The free screening is open to the public.
The 45-minute feature, shot by filmmaker Nicolle Littrell, documented three workshops held this past summer, which emphasized the importance of breastfeeding, natural weaning, early infant feeding and safety, as well as support for breastfeeding mothers.
The film follows the stories and experiences of the mothers as they learned more about breastfeeding and the health of their children.
The program was created from a $20,000 grant awarded to the Penobscot Indian
Health Department by the National Library of Medicine, with the purpose of reducing the incidence of diabetes, obesity and chronic illness in the Penobscot Indian Nation.
In indigenous communities in the United States, the rate of diabetes has risen 70 percent in the past 25 years.

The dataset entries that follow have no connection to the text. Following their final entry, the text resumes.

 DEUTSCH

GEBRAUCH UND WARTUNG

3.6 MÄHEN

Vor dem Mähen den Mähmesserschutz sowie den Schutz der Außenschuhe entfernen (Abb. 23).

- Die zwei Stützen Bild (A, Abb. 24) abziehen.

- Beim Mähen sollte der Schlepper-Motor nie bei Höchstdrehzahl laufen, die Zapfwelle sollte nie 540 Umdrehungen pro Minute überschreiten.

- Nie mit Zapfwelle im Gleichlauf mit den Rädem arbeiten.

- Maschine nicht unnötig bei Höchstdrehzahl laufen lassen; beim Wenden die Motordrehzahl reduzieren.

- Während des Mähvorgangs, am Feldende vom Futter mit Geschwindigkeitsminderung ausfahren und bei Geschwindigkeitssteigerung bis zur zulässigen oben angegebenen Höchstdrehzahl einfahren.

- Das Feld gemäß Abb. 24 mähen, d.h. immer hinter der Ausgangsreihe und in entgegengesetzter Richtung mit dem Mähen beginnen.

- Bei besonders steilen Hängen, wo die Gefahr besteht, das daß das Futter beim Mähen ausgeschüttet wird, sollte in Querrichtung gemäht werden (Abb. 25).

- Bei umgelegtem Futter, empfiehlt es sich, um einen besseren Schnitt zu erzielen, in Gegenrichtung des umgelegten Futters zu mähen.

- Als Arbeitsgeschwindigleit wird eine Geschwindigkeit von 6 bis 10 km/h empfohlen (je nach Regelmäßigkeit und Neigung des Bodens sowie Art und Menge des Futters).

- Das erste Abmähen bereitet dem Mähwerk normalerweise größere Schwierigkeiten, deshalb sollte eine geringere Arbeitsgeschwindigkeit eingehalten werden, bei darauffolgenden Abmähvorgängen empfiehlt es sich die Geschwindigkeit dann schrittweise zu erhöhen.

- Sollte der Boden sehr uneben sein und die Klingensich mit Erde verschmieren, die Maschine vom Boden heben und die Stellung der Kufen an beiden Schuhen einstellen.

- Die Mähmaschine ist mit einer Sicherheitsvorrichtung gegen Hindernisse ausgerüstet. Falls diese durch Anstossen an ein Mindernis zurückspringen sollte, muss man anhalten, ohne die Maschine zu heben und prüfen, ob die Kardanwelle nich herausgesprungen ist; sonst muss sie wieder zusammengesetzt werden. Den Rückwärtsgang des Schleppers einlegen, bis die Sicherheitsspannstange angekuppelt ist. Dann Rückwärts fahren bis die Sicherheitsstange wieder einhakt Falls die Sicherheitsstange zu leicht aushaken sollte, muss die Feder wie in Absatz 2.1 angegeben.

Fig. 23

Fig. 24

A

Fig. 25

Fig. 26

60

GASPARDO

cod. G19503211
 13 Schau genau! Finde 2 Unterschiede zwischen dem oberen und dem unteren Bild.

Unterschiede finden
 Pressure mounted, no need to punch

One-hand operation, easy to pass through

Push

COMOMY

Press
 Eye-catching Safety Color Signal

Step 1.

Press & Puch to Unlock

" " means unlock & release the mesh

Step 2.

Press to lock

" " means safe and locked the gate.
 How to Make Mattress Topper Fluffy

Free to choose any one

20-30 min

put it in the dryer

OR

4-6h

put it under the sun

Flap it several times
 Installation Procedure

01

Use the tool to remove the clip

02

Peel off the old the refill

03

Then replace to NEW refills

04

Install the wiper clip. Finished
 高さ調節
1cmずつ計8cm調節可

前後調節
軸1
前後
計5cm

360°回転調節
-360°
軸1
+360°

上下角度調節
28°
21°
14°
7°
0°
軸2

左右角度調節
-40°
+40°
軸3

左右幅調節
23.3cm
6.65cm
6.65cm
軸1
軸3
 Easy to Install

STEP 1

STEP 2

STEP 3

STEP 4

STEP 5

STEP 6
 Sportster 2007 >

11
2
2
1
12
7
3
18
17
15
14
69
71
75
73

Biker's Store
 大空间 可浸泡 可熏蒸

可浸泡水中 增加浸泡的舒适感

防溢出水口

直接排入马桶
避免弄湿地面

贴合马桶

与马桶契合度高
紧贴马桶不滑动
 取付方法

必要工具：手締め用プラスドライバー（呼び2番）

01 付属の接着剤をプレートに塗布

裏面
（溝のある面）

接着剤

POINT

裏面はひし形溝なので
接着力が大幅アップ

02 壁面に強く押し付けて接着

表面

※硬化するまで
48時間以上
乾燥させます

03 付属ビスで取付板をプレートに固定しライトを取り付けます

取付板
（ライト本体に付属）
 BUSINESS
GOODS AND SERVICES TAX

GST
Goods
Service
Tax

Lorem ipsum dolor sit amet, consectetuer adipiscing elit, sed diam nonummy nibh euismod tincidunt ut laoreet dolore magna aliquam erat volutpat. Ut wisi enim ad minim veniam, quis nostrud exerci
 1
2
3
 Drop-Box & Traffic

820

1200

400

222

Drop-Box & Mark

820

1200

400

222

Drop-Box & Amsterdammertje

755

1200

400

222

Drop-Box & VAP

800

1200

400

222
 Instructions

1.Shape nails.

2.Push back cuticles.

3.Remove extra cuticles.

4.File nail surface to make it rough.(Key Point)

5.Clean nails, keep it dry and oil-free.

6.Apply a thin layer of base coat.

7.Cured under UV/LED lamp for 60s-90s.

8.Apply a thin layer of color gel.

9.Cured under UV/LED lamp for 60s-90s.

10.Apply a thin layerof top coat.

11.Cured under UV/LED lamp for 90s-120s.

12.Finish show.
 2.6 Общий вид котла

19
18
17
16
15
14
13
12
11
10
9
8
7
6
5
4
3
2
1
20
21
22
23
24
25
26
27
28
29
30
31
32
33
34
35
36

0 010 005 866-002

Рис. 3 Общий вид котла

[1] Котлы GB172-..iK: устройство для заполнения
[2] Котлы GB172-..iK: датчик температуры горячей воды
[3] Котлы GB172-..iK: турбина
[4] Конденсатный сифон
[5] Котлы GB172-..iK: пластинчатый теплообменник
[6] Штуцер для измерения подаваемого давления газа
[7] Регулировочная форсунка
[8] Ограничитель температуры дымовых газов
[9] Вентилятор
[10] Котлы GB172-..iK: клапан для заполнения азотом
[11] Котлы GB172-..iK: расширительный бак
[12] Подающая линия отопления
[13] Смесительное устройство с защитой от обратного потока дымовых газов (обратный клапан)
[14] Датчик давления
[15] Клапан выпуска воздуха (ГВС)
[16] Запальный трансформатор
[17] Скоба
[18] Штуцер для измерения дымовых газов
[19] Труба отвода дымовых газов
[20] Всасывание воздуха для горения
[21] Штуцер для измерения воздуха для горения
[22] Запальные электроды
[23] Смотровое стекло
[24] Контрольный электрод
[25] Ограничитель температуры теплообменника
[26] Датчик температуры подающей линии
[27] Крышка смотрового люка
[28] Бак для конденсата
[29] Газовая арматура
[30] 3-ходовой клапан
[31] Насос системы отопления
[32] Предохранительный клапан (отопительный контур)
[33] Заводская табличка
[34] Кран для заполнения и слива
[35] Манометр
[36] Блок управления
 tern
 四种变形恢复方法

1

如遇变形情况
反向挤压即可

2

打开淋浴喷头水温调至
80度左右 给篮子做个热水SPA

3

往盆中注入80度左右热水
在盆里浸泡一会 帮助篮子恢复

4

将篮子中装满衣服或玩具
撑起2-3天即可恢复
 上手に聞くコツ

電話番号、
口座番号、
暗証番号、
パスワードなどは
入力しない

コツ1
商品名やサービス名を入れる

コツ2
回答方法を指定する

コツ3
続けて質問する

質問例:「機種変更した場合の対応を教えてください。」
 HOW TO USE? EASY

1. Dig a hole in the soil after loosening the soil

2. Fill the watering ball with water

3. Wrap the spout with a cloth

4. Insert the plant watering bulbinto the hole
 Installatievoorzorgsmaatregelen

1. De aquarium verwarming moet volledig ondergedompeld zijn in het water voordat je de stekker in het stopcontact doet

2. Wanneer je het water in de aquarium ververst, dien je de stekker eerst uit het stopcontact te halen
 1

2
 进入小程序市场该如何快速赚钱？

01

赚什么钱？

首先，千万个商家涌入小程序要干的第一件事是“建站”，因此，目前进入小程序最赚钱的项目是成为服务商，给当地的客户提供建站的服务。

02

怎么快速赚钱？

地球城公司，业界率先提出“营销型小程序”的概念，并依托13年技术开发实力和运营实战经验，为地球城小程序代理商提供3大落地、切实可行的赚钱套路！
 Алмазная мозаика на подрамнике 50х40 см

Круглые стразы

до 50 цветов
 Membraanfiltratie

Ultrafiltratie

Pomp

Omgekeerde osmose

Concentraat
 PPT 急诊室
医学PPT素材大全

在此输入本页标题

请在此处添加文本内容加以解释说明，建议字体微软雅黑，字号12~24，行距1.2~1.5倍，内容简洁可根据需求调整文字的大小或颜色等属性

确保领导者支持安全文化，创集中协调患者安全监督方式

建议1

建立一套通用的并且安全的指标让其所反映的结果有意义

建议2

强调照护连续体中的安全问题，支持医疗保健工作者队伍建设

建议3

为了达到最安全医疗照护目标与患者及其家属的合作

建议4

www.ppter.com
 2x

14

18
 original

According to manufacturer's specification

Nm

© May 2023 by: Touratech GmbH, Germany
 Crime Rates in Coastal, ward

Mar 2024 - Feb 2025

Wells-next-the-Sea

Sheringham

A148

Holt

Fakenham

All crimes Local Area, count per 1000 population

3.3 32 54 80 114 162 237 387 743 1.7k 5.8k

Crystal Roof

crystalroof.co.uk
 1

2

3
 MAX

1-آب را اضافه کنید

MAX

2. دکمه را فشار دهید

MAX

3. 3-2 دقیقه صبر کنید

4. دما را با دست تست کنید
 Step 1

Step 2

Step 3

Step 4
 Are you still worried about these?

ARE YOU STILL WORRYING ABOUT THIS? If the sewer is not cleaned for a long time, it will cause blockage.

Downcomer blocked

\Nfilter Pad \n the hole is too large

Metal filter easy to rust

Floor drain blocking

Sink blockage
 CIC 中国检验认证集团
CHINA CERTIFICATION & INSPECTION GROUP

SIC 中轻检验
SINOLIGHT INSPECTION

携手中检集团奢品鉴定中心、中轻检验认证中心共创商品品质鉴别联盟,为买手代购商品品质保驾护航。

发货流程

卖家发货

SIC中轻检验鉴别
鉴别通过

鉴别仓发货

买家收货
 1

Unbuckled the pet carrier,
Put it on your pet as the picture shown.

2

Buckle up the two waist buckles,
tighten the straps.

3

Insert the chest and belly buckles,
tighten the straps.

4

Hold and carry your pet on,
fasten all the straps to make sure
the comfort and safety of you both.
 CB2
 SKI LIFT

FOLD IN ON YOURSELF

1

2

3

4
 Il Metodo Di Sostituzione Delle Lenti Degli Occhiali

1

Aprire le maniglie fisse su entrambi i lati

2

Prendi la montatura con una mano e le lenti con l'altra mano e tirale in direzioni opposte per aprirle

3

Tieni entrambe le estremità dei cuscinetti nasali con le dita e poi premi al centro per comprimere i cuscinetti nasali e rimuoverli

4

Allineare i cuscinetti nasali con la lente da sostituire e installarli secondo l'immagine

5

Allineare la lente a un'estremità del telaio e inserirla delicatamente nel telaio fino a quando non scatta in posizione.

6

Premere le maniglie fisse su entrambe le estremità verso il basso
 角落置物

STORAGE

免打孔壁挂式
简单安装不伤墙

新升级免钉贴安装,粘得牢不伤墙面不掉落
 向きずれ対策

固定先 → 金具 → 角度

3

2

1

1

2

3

Studies show that exclusive breastfeeding and early infant feeding habits may help to prevent this, according to Andrea Mietkiewicz, organizer of the program and maternal-child health coordinator for Penobscot Nation Health Department.
A preview of the film may be seen on YouTube by searching for “Mothers, Grandparents, Fathers: Breastfeeding, Support, Tradition and the Penobscot Nation.”